Instagram / LibCST

A concrete syntax tree parser and serializer library for Python that preserves many aspects of Python's abstract syntax tree
https://libcst.readthedocs.io/
Other
1.53k stars 187 forks source link

test_parse_error for native parser #1179

Open lisroach opened 2 months ago

lisroach commented 2 months ago

I've been taking a look at https://github.com/Instagram/LibCST/issues/1112#issue-2156871432 and struggled a bit getting the tests to reproduce the error, although it was easy to reproduce from a file.

I found this line: https://github.com/Instagram/LibCST/blame/e20e757159f435417fb4d3a0913264c7d252b847/libcst/_parser/tests/test_parse_errors.py#L177 filters out anything other than a check if the error thrown is a SyntaxError when using the native parser, so we lose granularity of testing the error string itself.

Since the errors are different between the native and pure parser, the error messages in this test class will need to be rewritten to match the native output.

A couple of questions:

  1. Is my above understanding correct? :) I might have missed if the native parser is tested elsewhere in the codebase.
  2. Do we prefer rewriting the file to test just for the output of the native parser, or should we duplicate the tests to test for both native and pure output?
zsol commented 2 months ago

👋

  1. Yes! IIRC that is the only place where parse errors for the entire parser are tested.

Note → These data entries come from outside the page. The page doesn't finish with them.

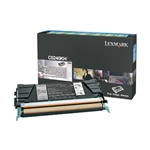 Lexmark C5242KH OEM Black High Yield Laser Toner Cartridge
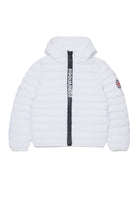 Giubbotto White DSQUARED2 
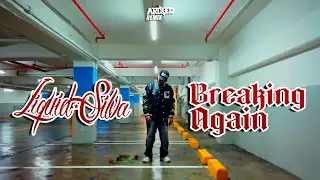 LIQUID SILVA - Breaking Again (Arixed Remix) (Breakbeat BKB)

Before I answer 2, let me give some context: when writing the new rust-based parser I paid almost no attention to the error cases. The CPython grammar includes a bunch of helper rules described here, for example here's the one for various common assignment syntax errors. LibCST doesn't include any of these for two reasons:

  1. The parser library doesn't support immediately terminating parsing, which would mean the CPython invalid_ rules would be tricky to translate faithfully.
  2. Figuring out alternative implementations will be a game of whack-a-mole that I didn't have the energy for, especially if the alternative implementation would mean we'd have to diverge significantly from the official grammar.

So when updating the tests, keep in mind that the current parse errors are known to be low quality.

To answer your second question: yes, I'd prefer rewriting the file to test just for the output of the native parser. The pure parser's days are numbered.